Data to process Block Start
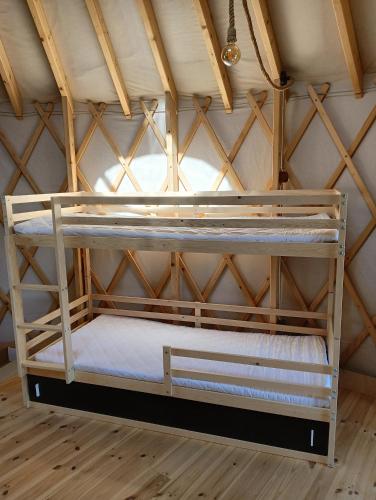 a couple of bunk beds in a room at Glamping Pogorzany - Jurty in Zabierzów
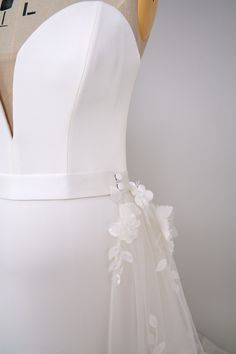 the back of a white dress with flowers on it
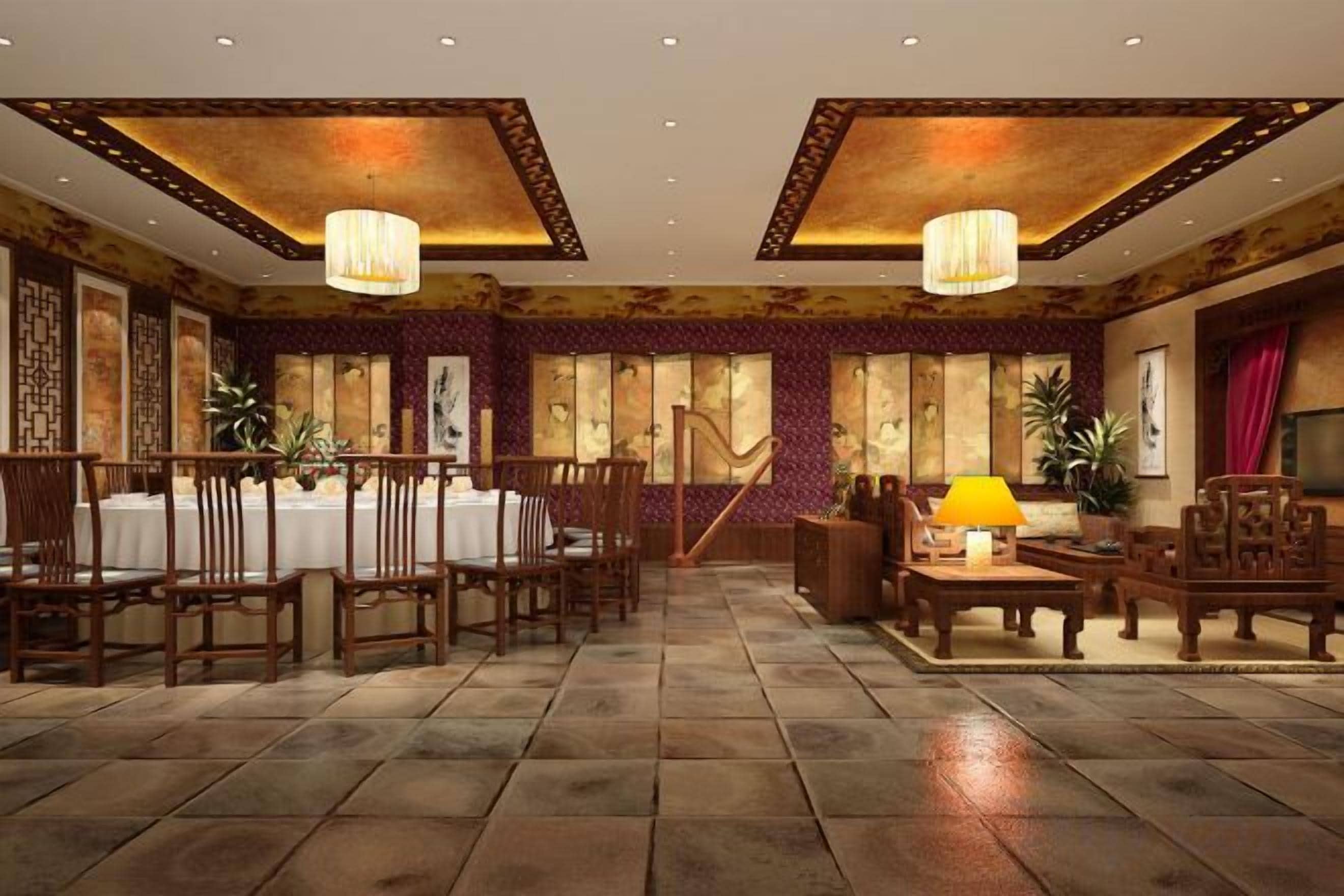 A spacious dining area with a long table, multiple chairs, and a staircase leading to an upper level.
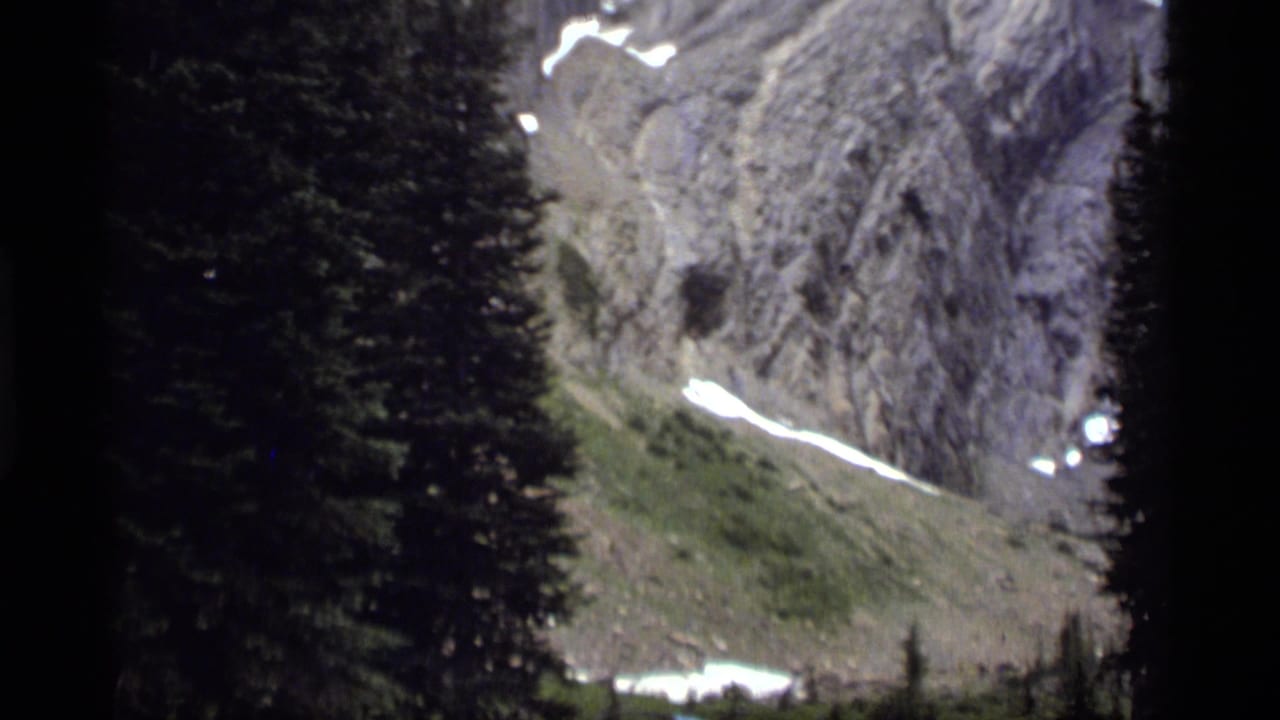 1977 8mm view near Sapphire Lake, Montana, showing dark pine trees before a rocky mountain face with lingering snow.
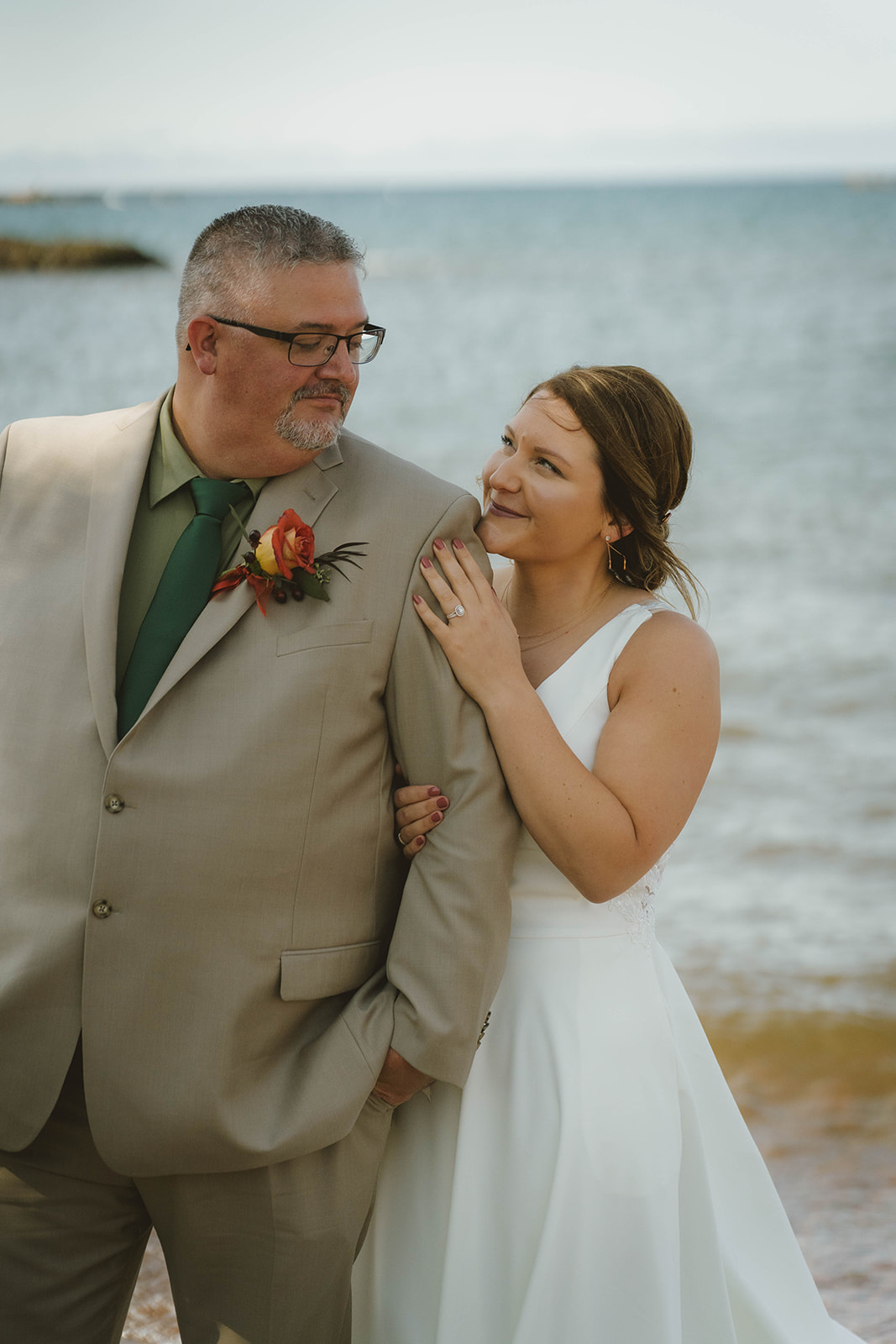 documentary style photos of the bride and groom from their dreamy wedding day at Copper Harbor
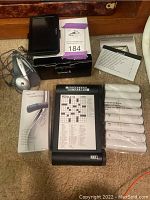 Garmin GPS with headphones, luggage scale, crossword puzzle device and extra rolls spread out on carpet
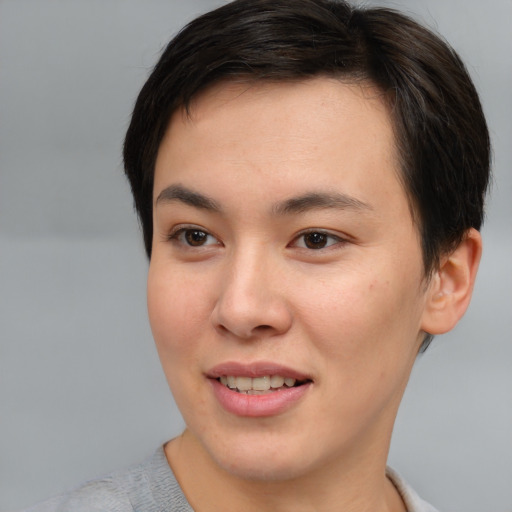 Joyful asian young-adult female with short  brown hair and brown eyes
Data to process Block End
Data to process Block Start
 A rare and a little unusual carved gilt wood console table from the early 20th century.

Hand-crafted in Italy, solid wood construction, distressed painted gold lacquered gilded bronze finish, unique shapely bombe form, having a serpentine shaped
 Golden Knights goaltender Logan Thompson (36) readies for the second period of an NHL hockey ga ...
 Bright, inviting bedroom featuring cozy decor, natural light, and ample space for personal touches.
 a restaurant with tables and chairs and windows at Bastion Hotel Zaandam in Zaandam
Data to process Block End
Data to process Block Start
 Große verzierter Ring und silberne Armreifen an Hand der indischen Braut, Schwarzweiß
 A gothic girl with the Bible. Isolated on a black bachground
Data to process Block End
Brief: Above are some records. Output exactly the lines from the one that contains "Garmin GPS with" to the one that contains "Joyful asian young-adult", keeping both, and omit the pictures.

Task output:
 Garmin GPS with headphones, luggage scale, crossword puzzle device and extra rolls spread out on carpet
 Joyful asian young-adult female with short  brown hair and brown eyes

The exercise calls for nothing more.